━━ Text passage ━━

True, the model exists far more in preaching than in practice, and the fieldbook will surely stimulate more managers to explore the practical value of the theory. Far better decisions will be taken, and far better execution will be achieved, if managers can throw away their prejudices and approach issues as collaborative thinkers, learners and doers. Hidebound mental attitudes explain much corporate underperformance, all the way from customer service failures to inadequate management of subsidiaries - the subject of Corporate Level Strategy.

The authors of this deeply researched and thoughtful study, Michael Goold, Andrew Campbell and Marcus Alexander, are well aware of the attitude problem. They believe that the centre's task is to prove itself the best of all possible parents for the business in question. 'In some companies, resistance to change runs so deep that it is likely to withstand any efforts to implant the parenting advantage concept.' But does the concept offer any advantage over the other rationales - core competences, synergy, balance, growth or whatever - that lead managements (or so managers say) to acquire or keep businesses?

Boiled right down, the concept calls for corporate parents to buy or retain only businesses which match their own characteristics and are close to their own 'heartlands'. They should also be insightful and effective in the drive to 'create value' from these businesses. The authors say that these less than startling principles are 'straightforward in concept but far harder to put into practice successfully.' If so, top managements must indeed be slow to learn: that is, if it's easier to have unrelated subsidiaries to which the parent contributes no value whatsover, and which presumably aren't much good at creating value themselves.

━━━
━━ Given information ━━

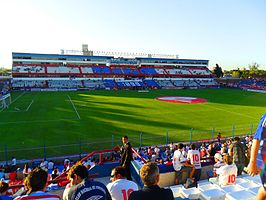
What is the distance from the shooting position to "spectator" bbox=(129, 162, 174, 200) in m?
2.81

━━━

To do: In the passage on corporate parenting, what kinds of businesses does the concept say corporate parents should buy or retain? The listing has no connection to the passage.

Written answer: Only businesses that match their own characteristics and are close to their own "heartlands."